Having reviewed O'Hara's affidavits (discussed in detail, supra) and in light of the relevant legal standard, the court finds that O'Hara's “declaration[s] provided a reasonable explanation for the agency's process, ” creating a presumption that EOIR acted in good faith. Stalcup, 768 F.3d at 74.
Plaintiff attempts to rebut this presumption in several ways. First, he argues that defendant failed to search the so-called “data library, ” which he states contains native electronic versions of decisions that are purportedly searchable without the errors often introduced by OCR. (#25 at 1011.) As Hawkinson acknowledges, however, “he has no direct knowledge of Defendant's filing systems and databases.” (#32 at 6.) Defendant notes that the data library Hawkinson references is an internal agency shared drive containing draft versions of BIA decisions. (#27 at 7; #27-1 ¶¶ 2, 4.) O'Hara explains in her supplemental declaration that the data library contains only draft decisions, not final agency decisions. (#27-1 ¶¶ 2, 4.) Official BIA decisions, unpublished and published, are signed by at least one BIA Appellate Immigration Judge. Id. ¶ 6. “The originally signed BIA Decision is the official BIA Decision with respect to the particular Respondent's appeal and is stored in the hard-copy Record of Proceedings.” Id. Given the non-final status of the materials plaintiff seeks, he fails to show that defendant acted in bad faith by not searching within the data library for materials responsive to his request.

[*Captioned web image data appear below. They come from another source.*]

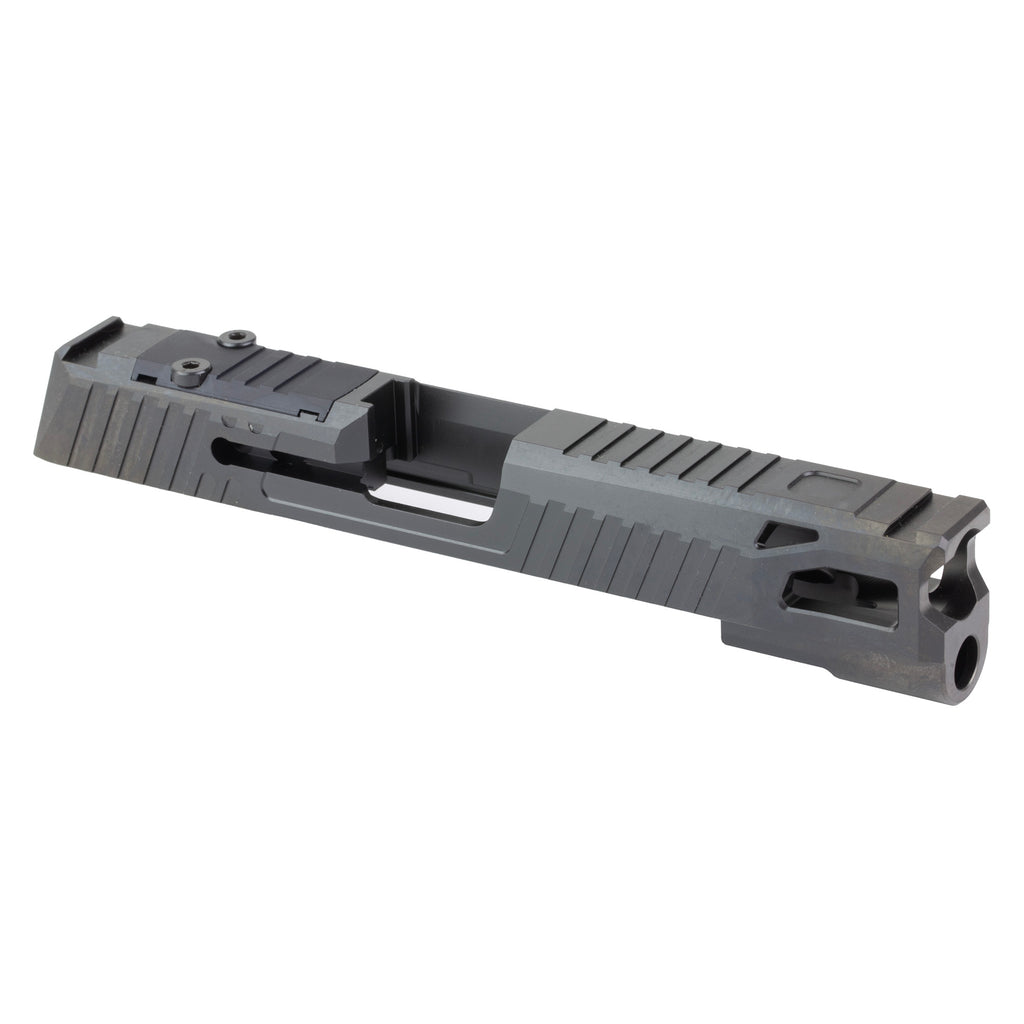 True Precision P365 FUSE RMS Cut Slide in Black, Model TP-P365FS-BC-RMS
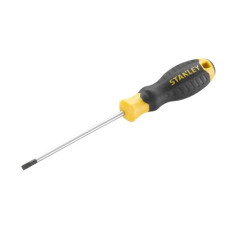 Отвертка Stanley Cushion Grip длиной 100 мм с параллельным жалом под шлиц SL 4.0 (STHT16195-0)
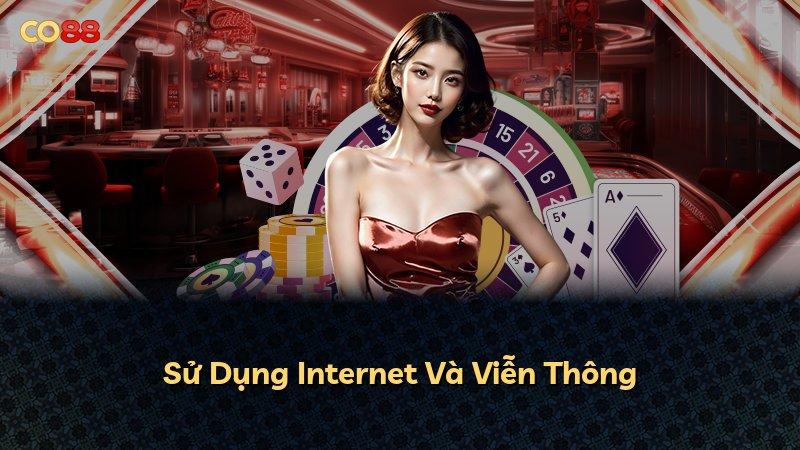 Sử Dụng Internet Và Viễn Thông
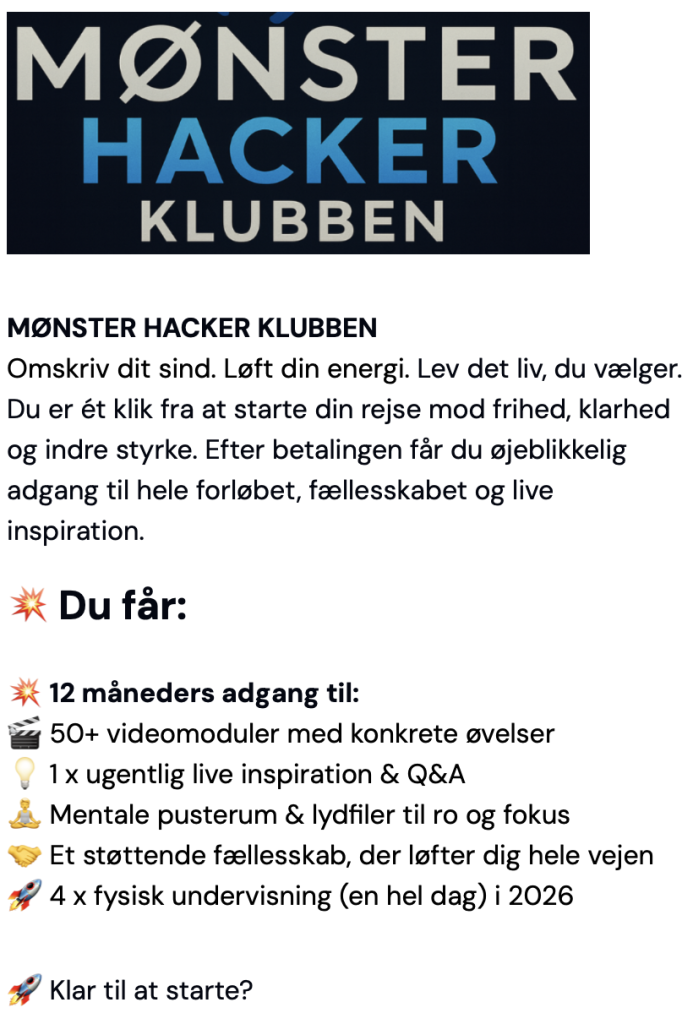 Mønster Hacker Klubben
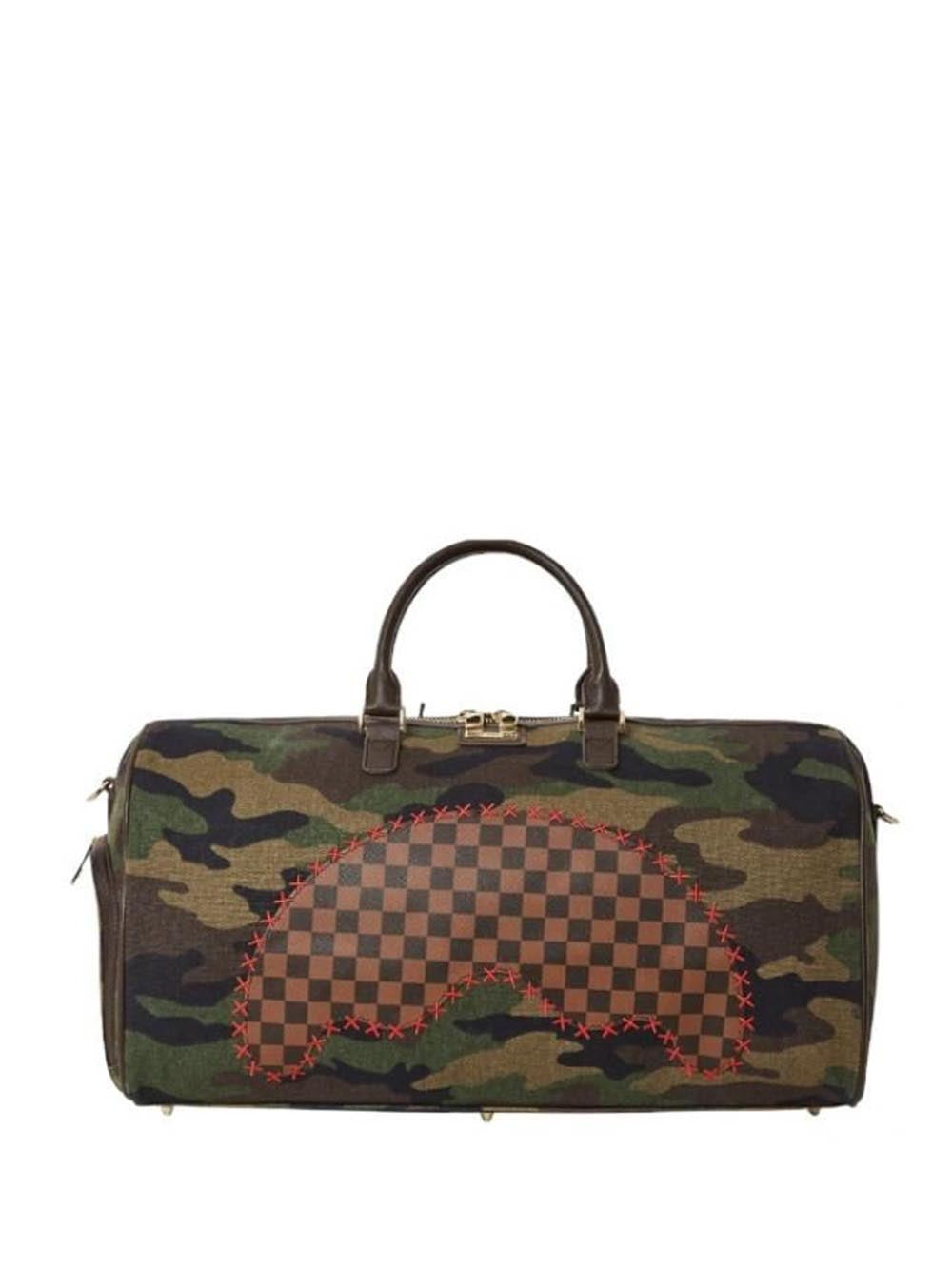 SPRAYGROUND SPRAYGROUND Borsone Unisex Verde marrone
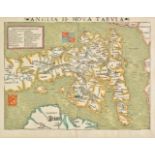 *England & Wales. Munster (Sebastian), Anglia II. Nova Tabula, published Basle, circa 1550,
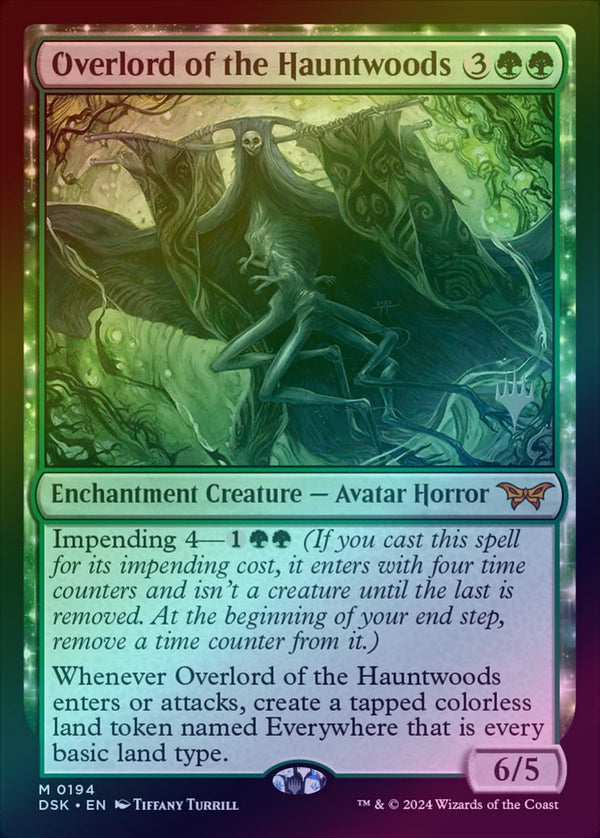 Overlord of the Hauntwoods - Promo Pack (Foil) (PDSK)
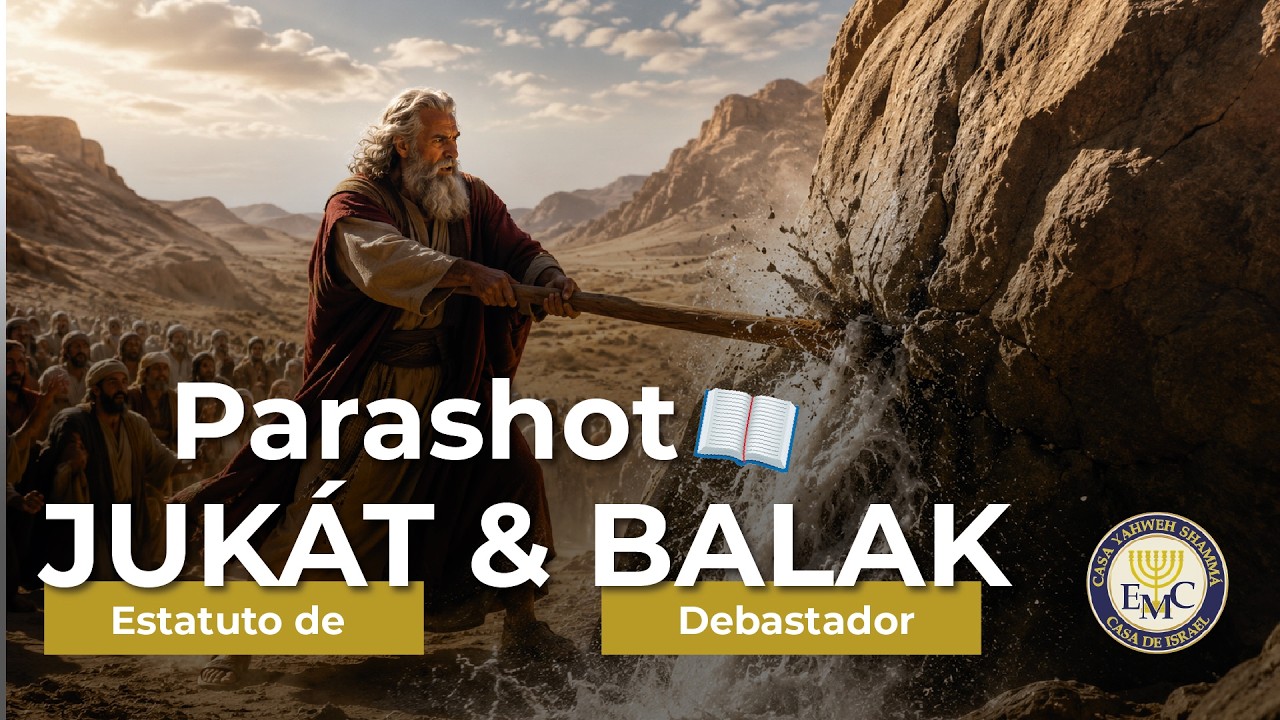 PARASHÁ #39: "JUKAT" ("ESTATUTO DE") / #40: "BALAK" ("DEVASTADOR") 5786 - Parte 1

Hawkinson insists that draft decisions can be deemed final even without a signature, but this is his opinion rather than EOIR policy.
Next, Hawkinson argues that the two databases available to conduct the searches he requested are problematic because of the way documents are scanned and OCR is performed. (#25 at 11-14.) Even if defendant's scanning system and the OCR technology in general may be error-prone, “FOIA contains no requirement that the government maintain its files in a particular way so as to facilitate such a search.” Oleskey, 658 F.Supp.2d at 297. In addition, “[p]erfection is not the standard by which the reasonableness of a FOIA search is measured.” Id. at 298 (quoting Judicial Watch v. Rossotti, 285 F.Supp.2d 17, 26 (D.D.C. 2003)).
Finally, Hawkinson takes issue with defendant's perceived inability to explain why the missing document was not identified through the searches defendant performed when the document was clearly responsive. (#25 at 17.) As O'Hara noted in her affidavit, EOIR has a policy of not responding to document requests about particular individuals absent a requestor providing verification of identity for that individual. (#24-1 ¶¶ 9, 16, 20.) This same verification is required for targeted searches, which is in essence what Hawkinson was asking EOIR to perform in order to locate the missing document and explain its omission. (#24-5 at 2 (copy of email correspondence between Hawkinson and O'Hara, in which he asked about a decision concerning a named individual).) In any case, the First Circuit has determined that, “[c]ritically, . . . in assessing the adequacy of a search, ‘[t]he crucial issue is not whether relevant documents might exist, but whether the agency's search was reasonably calculated to discover the requested documents.'” Am. C.L. Union of Massachusetts, Inc., 448 F.Supp.3d at 42-43 (quoting Maynard, 986 F.2d at 559); see Nation Magazine, Wash. Bureau v. U.S. Customs Serv., 71 F.3d 885, 892 n.7 (D.C. Cir. 1995) (stating that an agency's “failure to turn up [a] document does not alone render the search inadequate; there is no requirement that an agency produce all responsive documents”).
Ultimately, “[t]he omission of a single document in this case does not negate what [was] otherwise a reasonable inquiry.” Stalcup, 768 F.3d at 75. Hawkinson has failed to rebut the presumption that defendant's search was reasonable and made in good faith. See id. at 74.
V. Conclusion and Order.
For the reasons stated, Defendant's Motion for Summary Judgment (#23) is GRANTED and Plaintiff's Cross-Motion for Summary Judgment (#25) is DENIED. Judgment shall enter for EOIR.